For many people with ongoing health problems, life has changed since a diagnosis and they’ve had to adapt their work, adjust to medications and find ways to fit their illness around their lives. These are often the people you think of when you hear ‘chronic illness’. These are the people you meet through work, it’s ‘Janet – the one who needs a special chair’ or ‘Ahmed – the one who has a lot of doctor’s appointments and has to come into work a bit late.’ Within your social circle there are often people with asthma, depression, an auto immune disease you’ve only vaguely heard of, and they seem to muddle through life okay as long as they have their medications and support.
What people don’t see are the huge numbers of people who are so drastically affected by their disease, that they are absent from the workplace entirely. They drop out of social circles as they can no longer attend parties and events.
This is the basis for the Millions Missing campaign – a grassroots organisation by the ME/CFS community raising awareness of the millions of people around the world who are literally missing from their lives, often completely housebound or even bedridden.
The same exists for Lyme disease. Some people are able to continue their lives with adjustments, some desperately struggle on but with the constant fear that it might all collapse around them at any time. Some have completely lost their previous lives.
Here we take a look at some of the ways people’s lives have changed as a result of contracting Lyme disease through quotes and stories from our support group.
Annette continues to work 30 hours a week but struggles and is worried about the toll continuing to work is placing on her mental health. She’s waiting for an occupational health referral.
Sarah was a teacher and now runs her own tutoring business from home. “I teach around 3 hours a day. I can only do it as I don’t need to leave the house. It’s still really tough.”
A lot of people were physically fit and active, enjoying a range of outdoor pursuits.
I worked full time in a job I loved and climbed mountains/hiked in my spare time, which is how I got bitten……Now I’m lucky to climb out of bed. – Jeanette
Jill used to be a personal trainer and fitness instructor who taught 15-30 classes per week. She ran boot camps and fat-loss programmes, gave workshops and trained for indoor cycling. “I slowly gave up one class and one job after another as it became more difficult to function. Now I just exist each day at home not doing very much. I find little joy in my life except fighting to keep a roof over my kids heads.”
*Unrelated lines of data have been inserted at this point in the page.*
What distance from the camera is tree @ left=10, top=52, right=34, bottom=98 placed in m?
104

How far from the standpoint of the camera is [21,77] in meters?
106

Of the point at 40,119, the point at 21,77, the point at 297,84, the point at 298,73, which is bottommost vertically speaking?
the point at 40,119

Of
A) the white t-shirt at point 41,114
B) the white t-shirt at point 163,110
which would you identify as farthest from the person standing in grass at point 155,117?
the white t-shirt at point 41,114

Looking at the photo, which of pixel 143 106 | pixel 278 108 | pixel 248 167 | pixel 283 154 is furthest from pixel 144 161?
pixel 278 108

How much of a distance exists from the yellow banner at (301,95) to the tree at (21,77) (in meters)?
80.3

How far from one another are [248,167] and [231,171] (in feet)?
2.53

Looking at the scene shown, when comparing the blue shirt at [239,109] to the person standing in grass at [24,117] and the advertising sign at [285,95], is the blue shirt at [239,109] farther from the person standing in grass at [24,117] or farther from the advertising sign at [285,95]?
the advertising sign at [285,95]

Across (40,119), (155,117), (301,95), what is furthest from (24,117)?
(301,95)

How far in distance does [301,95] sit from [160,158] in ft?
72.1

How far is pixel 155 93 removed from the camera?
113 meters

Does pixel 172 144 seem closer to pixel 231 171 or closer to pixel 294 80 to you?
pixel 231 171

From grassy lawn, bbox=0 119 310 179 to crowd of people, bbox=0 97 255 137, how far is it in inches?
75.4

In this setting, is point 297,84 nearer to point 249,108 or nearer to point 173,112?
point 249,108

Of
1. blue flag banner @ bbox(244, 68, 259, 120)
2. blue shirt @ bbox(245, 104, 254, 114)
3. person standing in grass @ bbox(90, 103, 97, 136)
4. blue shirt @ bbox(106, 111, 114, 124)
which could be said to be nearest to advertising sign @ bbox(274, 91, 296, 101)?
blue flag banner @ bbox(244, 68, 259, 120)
Many Lyme disease patients not only have to deal with the physical symptoms, but a raft of isolation, frustration and sadness at everything they’ve lost. They can also fear the future as healthcare becomes more stretched, friends drop away, and they question whether their condition will improve.
I had a future ahead of me! Now I don’t. I’m slowly being killed from the inside out! I’m scared for the future. – Charlotte.
Many patients are dependent on family members to carry out household tasks and help them with personal care, all the while relying on them financially.
Cherie used to be a trainer/assessor, enjoyed walking and an active social life. Now she can barely walk a few steps, spends 95% of her time in bed and relies on her son to do the chores.
Neelu was working as a part-time teaching assistant and also taking evening classes as she intended to become a maths teacher. Now she’s mostly housebound and relies on her retired parents to take care of her.
High flyers aren’t immune either.
I had a senior role in IT consulting working 70+ hour weeks, travelling loads and living out of hotels. On top of that I went to the gym 4-5 times a week, helped family, travelled and had an active social life. [I] now require help with basic tasks and most days am housebound. – Sarah
I worked as a research scientist and had recently been promoted to head of the team. Now, I can’t work at all and spend most of my time indoors/in bed. – Laura
Lyme disease also affects children, hugely impacting their education, well-being and futures.
” [I was a] normal teenage boy, liked going to school, going out with friends. Wasn’t very good at sport but loved running and was very fast , had won a couple of local races for under 16s. Went on holidays with my parents and loved fast rides and theme parks. Was just starting year 9 when I got ill. Had hopes for good GCSE and A levels and uni like my siblings. Now bedridden most days, manage to attend school about 20% of the time, reduced my GCSEs and know uni is a long way off. I would love to go to a theme park but am reluctant to go in a wheelchair”
Some people do improve hugely on early adequate treatment and return to their normal lives, but sadly there are many patients that fall through the net, never receive early treatment or simply don’t improve on standard treatment later on.
The first step to campaigning for better diagnosis and treatment is increasing the awareness amongst the public and in the medical profession of how devastating the disease can be and just how much people can lose.